Source document:
□ □ □ □ □ □ □
This part has optional calculation of technical indicators as it typically takes a long time to compute (unless we use a small subset of the data)

In [27]:
calculate = True

if calculate:
    out3 = run_pipeline_node(
        "data_processing",
        "calculate_technical_indicators_node",
        {
            "train_df_statistical_features": out2["train_df_statistical_features"],
            "test_df_statistical_features": out2["test_df_statistical_features"],
            "params:features_ret_vol": conf_params["features_ret_vol"],
        },
    )
else:
    out5 = get_node_outputs(
        pipelines["data_processing"].nodes[
            get_node_idx(
                pipelines["data_processing"], "calculate_technical_indicators_node"
            )
        ],
        catalog,
    )

### Columns to drop

* ID cols can be used after all features are calculated as portion of them were used.
* ID cols could bring in some predictive power, but we don't want to use them in this case
* We drop the following columns: `ID`, `STOCK`, `DATE`, `INDUSTRY`, `INDUSTRY_GROUP`, `SECTOR`, `SUB_INDUSTRY`

In [28]:

out4 = run_pipeline_node(
    "data_processing",
    "drop_id_cols_node",
    {
        "train_ta_indicators": out3["train_ta_indicators"],
        "test_ta_indicators": out3["test_ta_indicators"],
    },
)

#### Drop obsolete technical indicators

* Assumption is that probably some technical indicators are not useful for the prediction and they can overfit the model
* For instance SMA(10), SMA(11) etc. dont give any information in the context of RET.
* It's an arbitrary choice, but we want to keep the number of features low

In [29]:
out5 = run_pipeline_node(
    "data_processing",
    "drop_obsolete_technical_indicators_node",
    {
        "train_ta_indicators_dropped": out4["train_ta_indicators_dropped"],
        "test_ta_indicators_dropped": out4["test_ta_indicators_dropped"],
        "params:target": conf_params["model_options"]["target"],
    },
)
□ □ □ □ □ □ □
Information supplied:
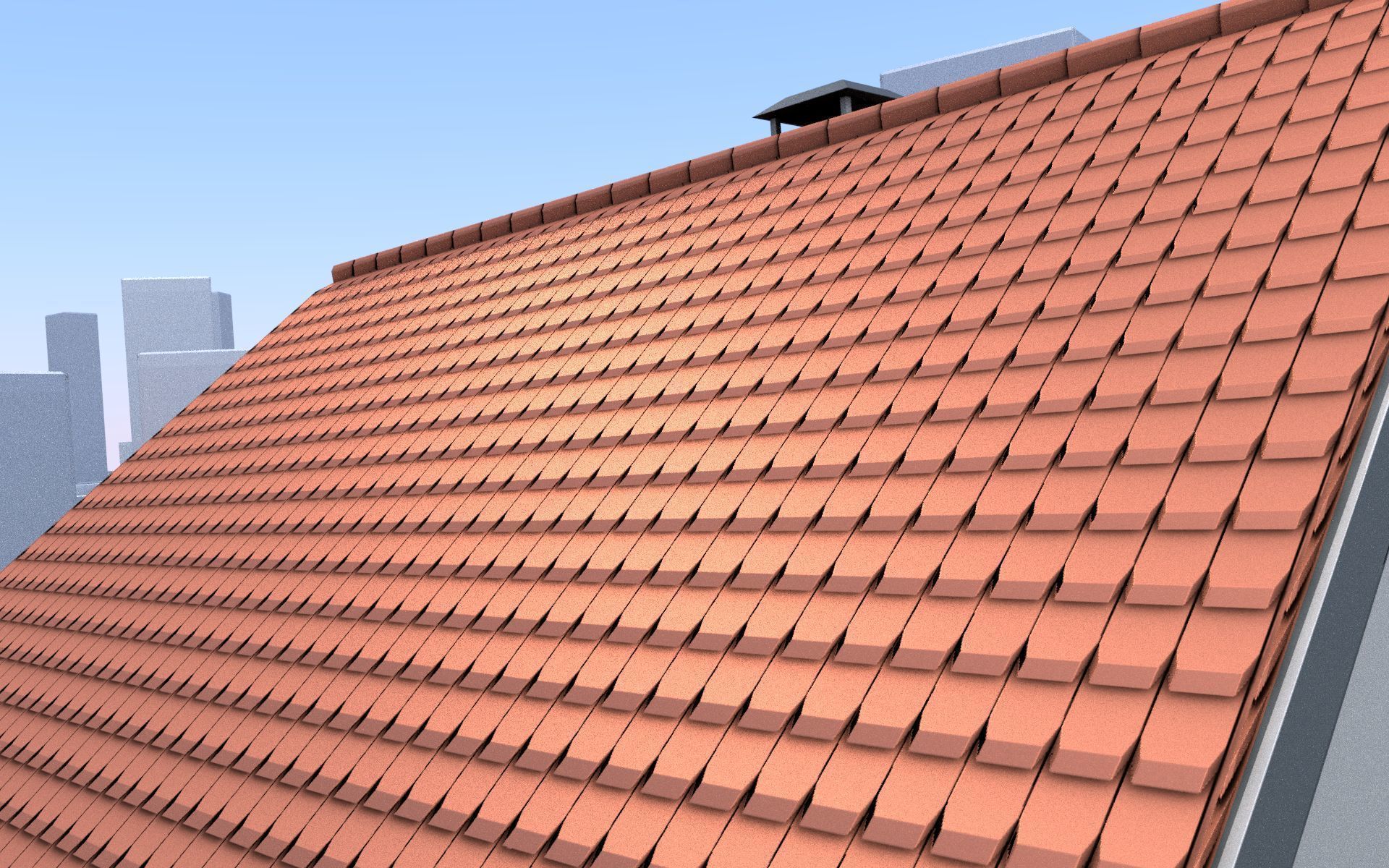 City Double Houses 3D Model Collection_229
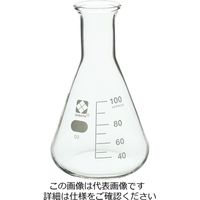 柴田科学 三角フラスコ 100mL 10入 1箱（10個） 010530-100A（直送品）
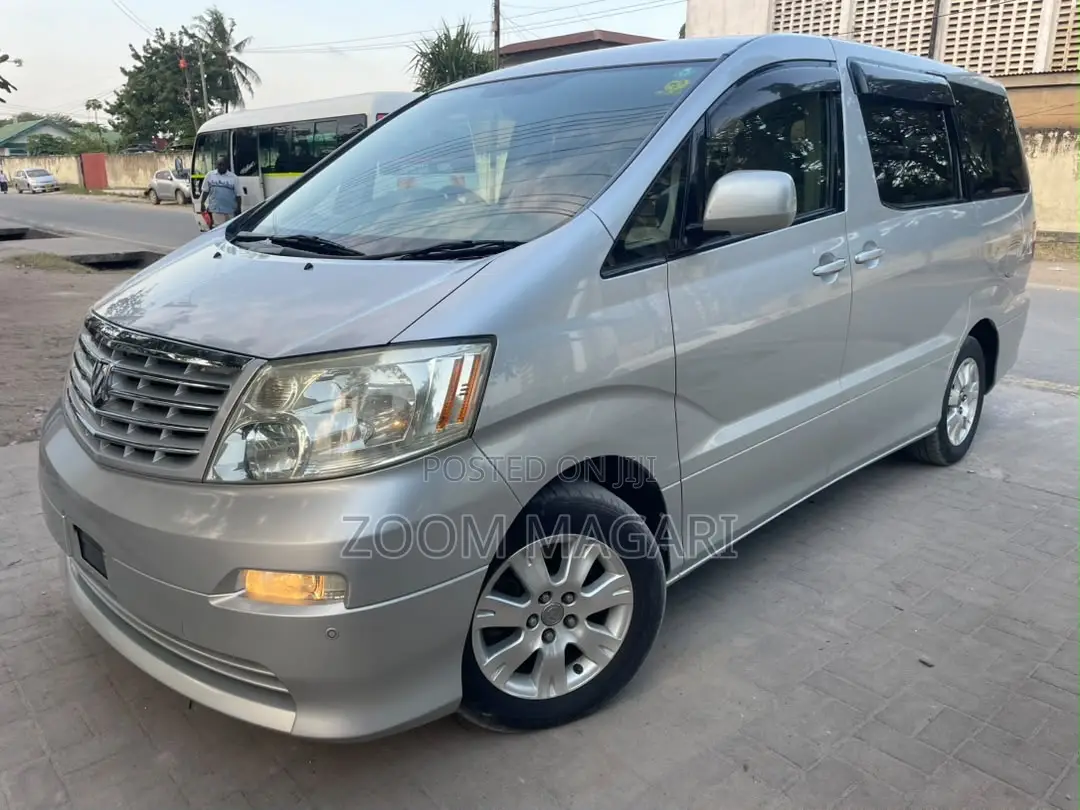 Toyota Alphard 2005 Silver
□ □ □ □ □ □ □
Parts of the exercise:
1/ List every column that the data-processing notebook excerpt says is dropped as an ID column.
2/ Write the next part of the data-processing notebook excerpt, starting after the cell that runs the node for dropping obsolete technical indicators.
The lines after the text are not needed for the work here.

Written responses:
1/ ID, STOCK, DATE, INDUSTRY, INDUSTRY_GROUP, SECTOR, SUB_INDUSTRY

2/
#### Filter infinity values

* Filtering out infinity values as they can cause problems with model calculation (for instance, neural networks can't handle them)

In [30]:
out6 = run_pipeline_node(
    "data_processing",
    "filter_infinity_values_node",
    {
        "train_df_technical_indicators": out5["train_df_technical_indicators"],
        "test_df_technical_indicators": out5["test_df_technical_indicators"],
        "params:target": conf_params["model_options"]["target"],
    },
)

#### Remove duplicated columns and handle NaN values

* Before data is passed to the model, we need to make sure that no duplicated columns and NaN values are present
* NaN has been previously handled but this was before calculation of technical indicators. For this reason, we need to handle NaN values again

In [31]:
# Remove duplicated columns and handle NaN values
out7 = run_pipeline_node(
    "data_processing",
    "remove_duplicates_and_nans_node",
    {
        "train_df_filtered": out6["train_df_filtered"],
        "test_df_filtered": out6["test_df_filtered"],
    },
)